LA CUCINA DEL FUTURO
Corrado Assenza dice la sua: “Si cercherà sempre più semplicità e naturalezza. Purtroppo nei ristoranti medi si troverà spesso il prodotto della grande distribuzione, chimico e artificiale”
“Ritorno al passato”
C’è chi dice che la miglior granita del mondo è la sua, chi corre a Noto, al Caffè Sicilia per un bisogno sfrenato dei suoi unici tranci di torta. Se la pasticceria siciliana è già ottima per tradizione, Corrado Assenza sa interpretarla e restituirgli il valore che merita.
Per questo che le sue marmellate hanno fatto il giro del mondo e i suoi gelati irripetibili restano impressi nella mente di chiunque. Dall’alto della sua ventitrennale esperienza ci racconta il futuro della cucina e della pasticceria.

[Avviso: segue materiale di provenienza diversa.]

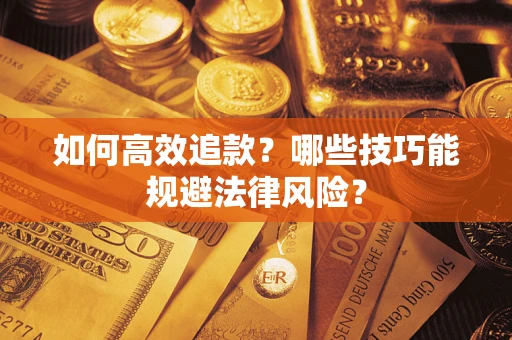 济南如何高效追款？哪些技巧能规避法律风险？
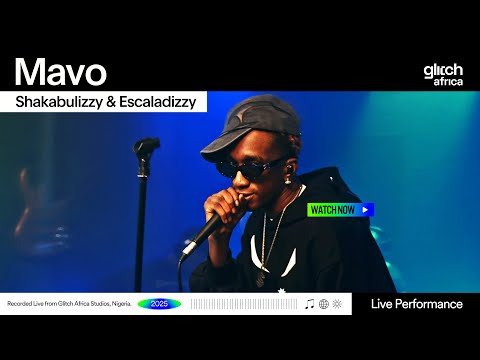 Mavo  - Shakabulizzy & Escaladizzy ( Live Performance) | Glitch  Sessions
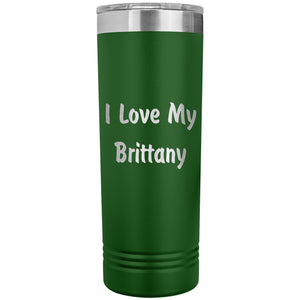 Love My Brittany v4 - 22oz Insulated Skinny Tumbler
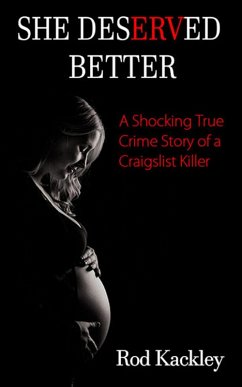 She Deserved Better: A Shocking True Crime Story of a Craigslist Killer (eBook, ePUB) - Kackley, Rod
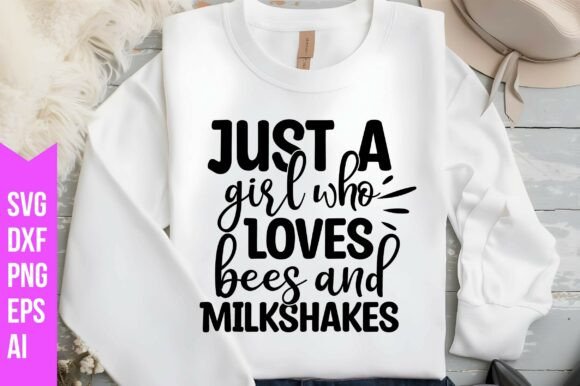 Download Just a Girl Who Loves Bees and Milkshake - Just a girl who loves bees and milkshake Collection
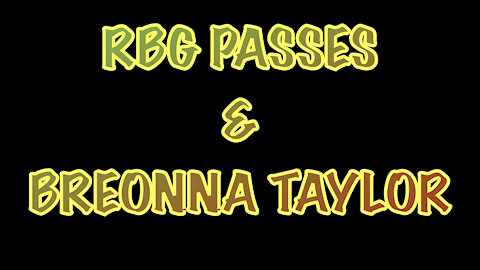 RGB PASSES & BREONNA TAYLOR CASE- CONN_WYNN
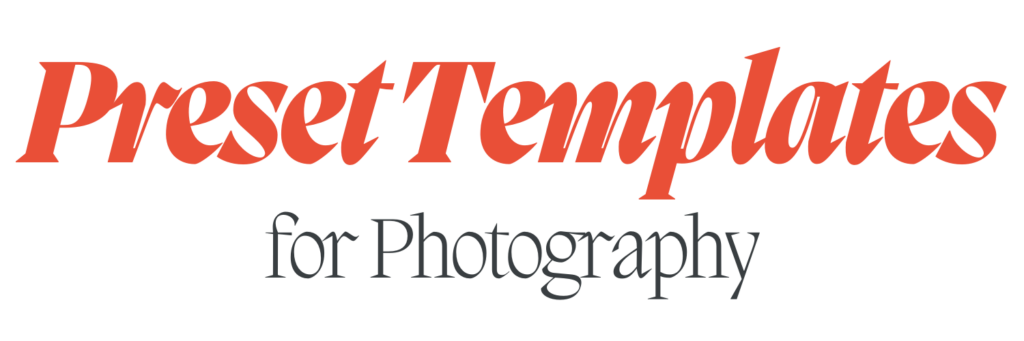 Preset Templates for Photography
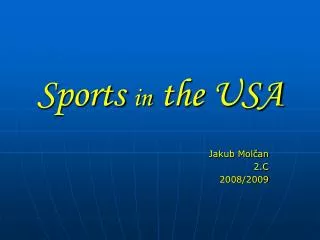 Sports in the USA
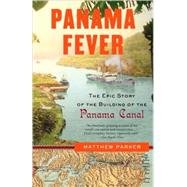 Panama Fever The Epic Story of the Building of the Panama Canal by PARKER, MATTHEW, 9781400095186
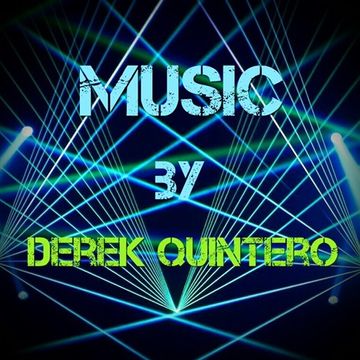 Music By Derek Quintero Vol.1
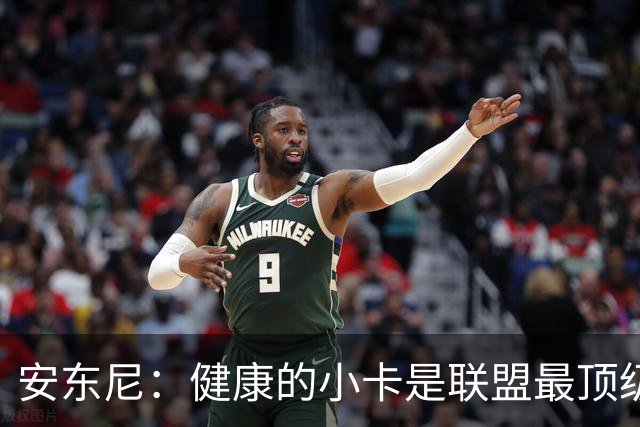 安东尼：健康的小卡是联盟最顶级的球员 猛龙将成为尼克斯的威胁
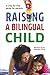 Raising A Bilingual Child: ...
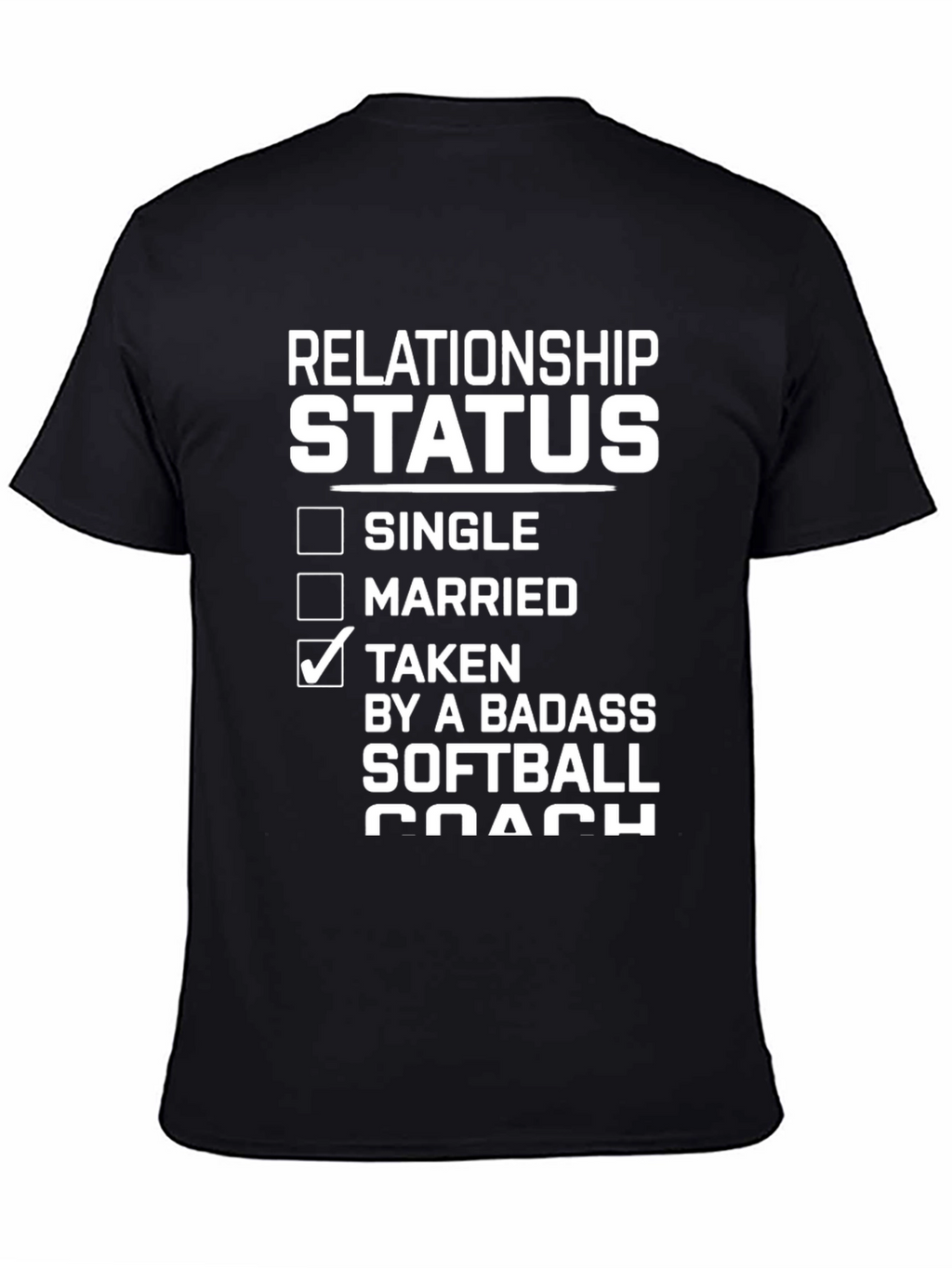 Relationship Status Softball Coach T-Shirt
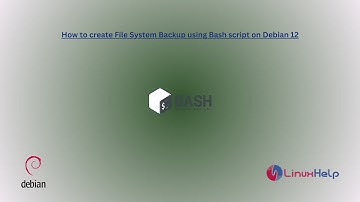 How to create File System Backup using Bash Script on Debian 12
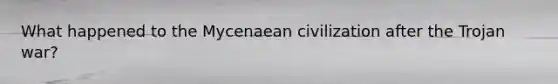 What happened to the Mycenaean civilization after the Trojan war?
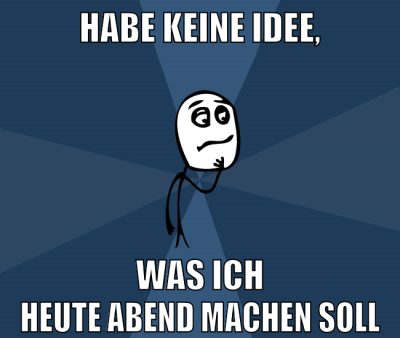 habe keine idee, was ich heute abend machen soll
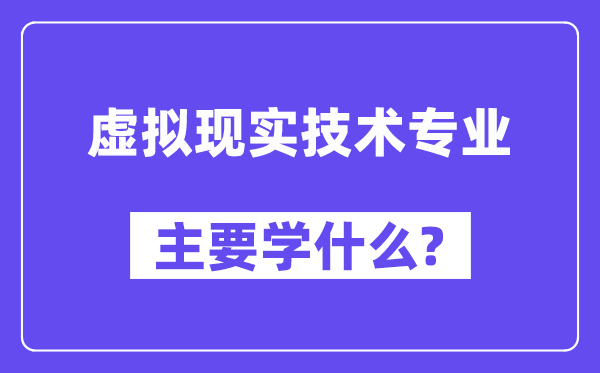 虛擬現(xiàn)實技術(shù)專業(yè)主要學(xué)什么？附虛擬現(xiàn)實技術(shù)專業(yè)課程目錄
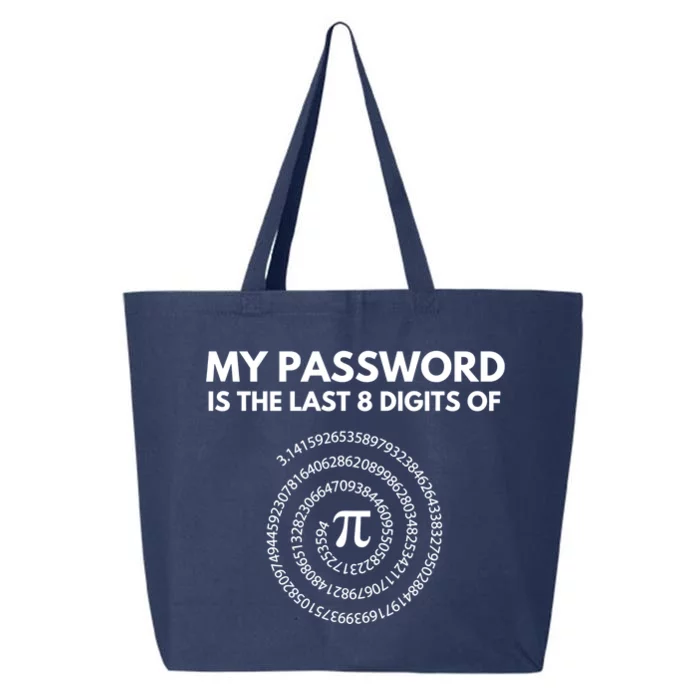 My Password Is The Last 8 Digits Of Pi Day 3 14 Math Teacher Gift 25L Jumbo Tote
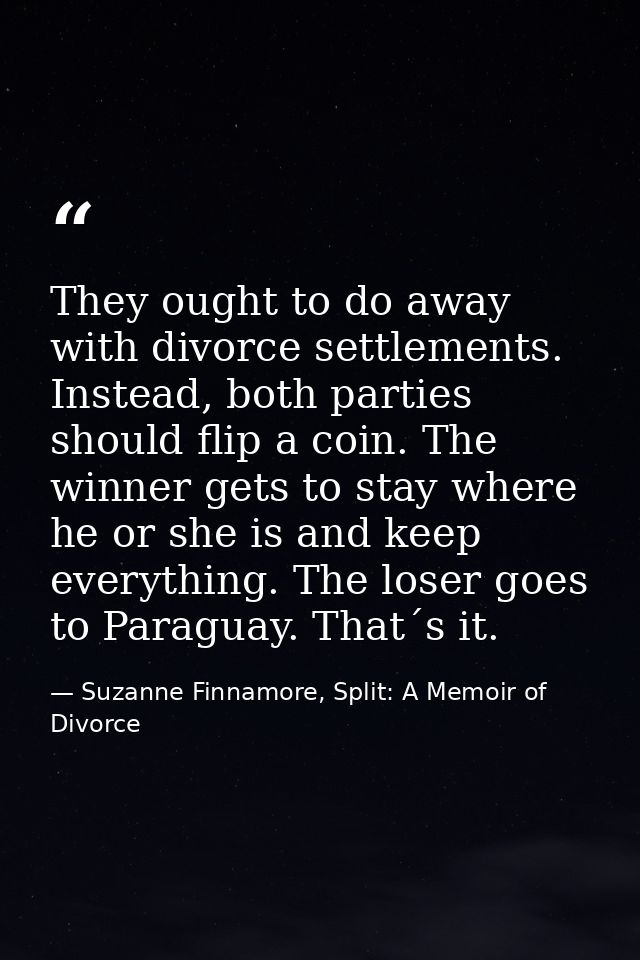 They ought to do away with divorce settlements. Instead, both parties should flip a coin. The winner gets to stay where  — Suzanne Finnamore, Split: A Memoir of Divorce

Come sarà la cucina tra dieci anni?
“Da parte degli chef ci sarà sempre molto entusiasmo nell’approccio alla cucina, ma io credo che il segreto sia ritornare alla naturalità, riavvicinarsi ad essa, perché la stiamo perdendo sempre di più. Noi in Sicilia siamo fortunati, perché ne abbiamo in quantità e riusciamo ancora a reperirla facilmente. Ma purtroppo non tutti hanno la pazienza di cercarla e di trovarla. Per questo destagionalizzano i prodotti abbattendone le qualità”.
Quindi una naturalità sempre più ricercata?
“Nell’alta cucina si cercherà sempre più semplicità e naturalezza. Purtroppo nei ristoranti medi si troverà sempre più il prodotto della grande distribuzione, chimico e artificiale. È più facile avere un prodotto uguale tutto l’anno, che uno ricercato stagionalmente”.
Come mangeranno gli italiani?
“Sempre peggio, soprattutto si spenderà sempre meno per mangiare e sempre più in tecnologia o telefonia. Oggi sappiamo tutto sui cellulari e nulla su ciò che mangiamo giornalmente”.
Cosa ne pensa dei ristoranti etnici?
“Sarei favorevole alla contaminazione se oltre al piatto si trasmettesse anche la cultura di quel paese. Mangiamo un surrogato del cinese o del giapponese. La mia seconda è giapponese e non fa altro che raccontarmi che non esiste un ristorante in cui venga fatta anche lontanamente la sua cucina. Il problema è questo: passa la bandiera, passa il piatto ma non una cultura, che resta dov’è. Lo stesso accade a noi con la pizza, passa il prodotto che viene ridotto a un surrogato, ma non passa la pizza come elemento della cucina italiana. Ho visto un ristorante in poco tempo cambiare bandiera più volte. Secondo lei è questa contaminazione?”.
L’italiano è aperto al cambiamento?
“Per gli italiani ciò che è tradizionale è necessariamente buono. Purtroppo non è così”.
Quale sarà il futuro della Sicilia in ambito ristorantizio?
“Mi piacerebbe poter fare delle previsioni rosee più vicine, il punto è che non lo so. Quel che manca sono gli investimenti, poi viene la passione e il lavoro”.